Reproduce the stretch from the line containing "Which one, drawn from" through the end of the rows as a Markdown table with the columns "No." and "Line", numbering each line in order and leaving out blank lines.

== Records for the exercise ==

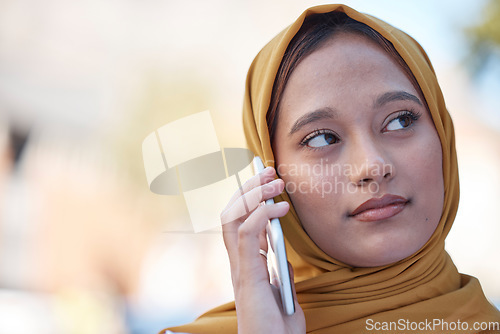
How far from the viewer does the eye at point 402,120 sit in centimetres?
100

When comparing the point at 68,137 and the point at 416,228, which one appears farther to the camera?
the point at 68,137

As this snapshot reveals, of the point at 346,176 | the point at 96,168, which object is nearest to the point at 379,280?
the point at 346,176

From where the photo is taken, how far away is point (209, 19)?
2146 millimetres

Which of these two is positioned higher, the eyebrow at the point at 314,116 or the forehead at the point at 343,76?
the forehead at the point at 343,76

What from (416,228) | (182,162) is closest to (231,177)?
(182,162)

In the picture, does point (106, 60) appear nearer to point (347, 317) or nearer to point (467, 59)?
point (347, 317)

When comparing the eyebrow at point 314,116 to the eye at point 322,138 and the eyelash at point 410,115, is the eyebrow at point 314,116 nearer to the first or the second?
the eye at point 322,138

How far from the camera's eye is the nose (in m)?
0.91

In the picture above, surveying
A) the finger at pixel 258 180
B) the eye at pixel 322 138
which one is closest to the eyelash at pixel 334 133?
the eye at pixel 322 138

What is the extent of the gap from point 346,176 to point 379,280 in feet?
0.94

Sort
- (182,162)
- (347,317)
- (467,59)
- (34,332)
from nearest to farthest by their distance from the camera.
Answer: (347,317)
(182,162)
(34,332)
(467,59)

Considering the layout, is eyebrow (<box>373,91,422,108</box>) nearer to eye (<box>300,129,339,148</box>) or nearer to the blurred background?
eye (<box>300,129,339,148</box>)

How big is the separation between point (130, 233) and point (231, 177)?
79cm

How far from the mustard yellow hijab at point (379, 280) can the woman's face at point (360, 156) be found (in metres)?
0.05
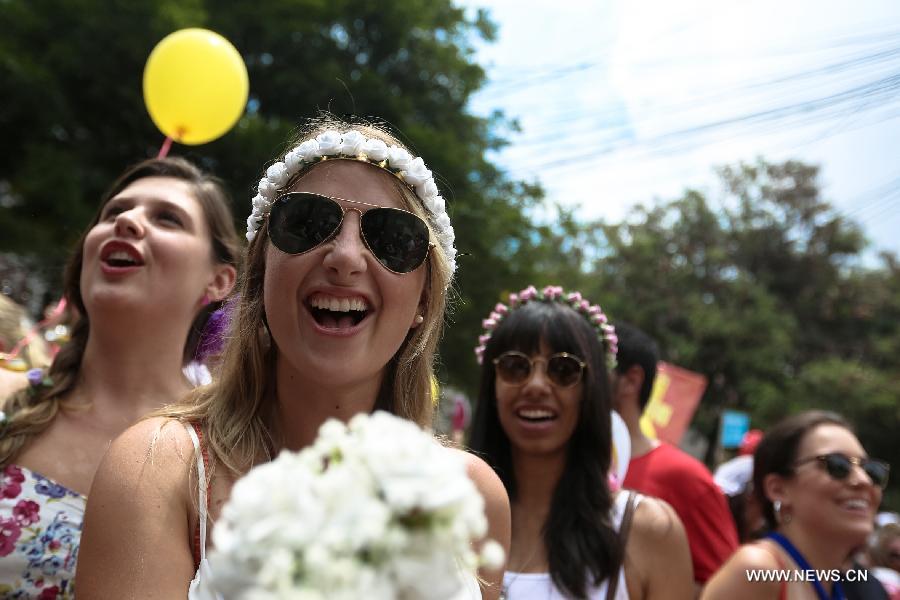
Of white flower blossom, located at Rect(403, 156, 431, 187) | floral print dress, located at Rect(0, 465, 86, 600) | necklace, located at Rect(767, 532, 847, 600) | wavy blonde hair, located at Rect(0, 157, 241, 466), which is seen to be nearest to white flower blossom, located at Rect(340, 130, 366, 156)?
white flower blossom, located at Rect(403, 156, 431, 187)

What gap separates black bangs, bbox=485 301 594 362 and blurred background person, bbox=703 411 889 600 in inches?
34.1

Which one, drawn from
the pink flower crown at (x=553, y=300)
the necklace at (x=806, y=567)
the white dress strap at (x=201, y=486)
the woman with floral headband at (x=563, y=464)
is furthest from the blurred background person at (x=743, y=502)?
the white dress strap at (x=201, y=486)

===

**Exercise result:**
| No. | Line |
|---|---|
| 1 | Which one, drawn from |
| 2 | the pink flower crown at (x=553, y=300) |
| 3 | the necklace at (x=806, y=567) |
| 4 | the white dress strap at (x=201, y=486) |
| 5 | the woman with floral headband at (x=563, y=464) |
| 6 | is furthest from the blurred background person at (x=743, y=502)? |
| 7 | the white dress strap at (x=201, y=486) |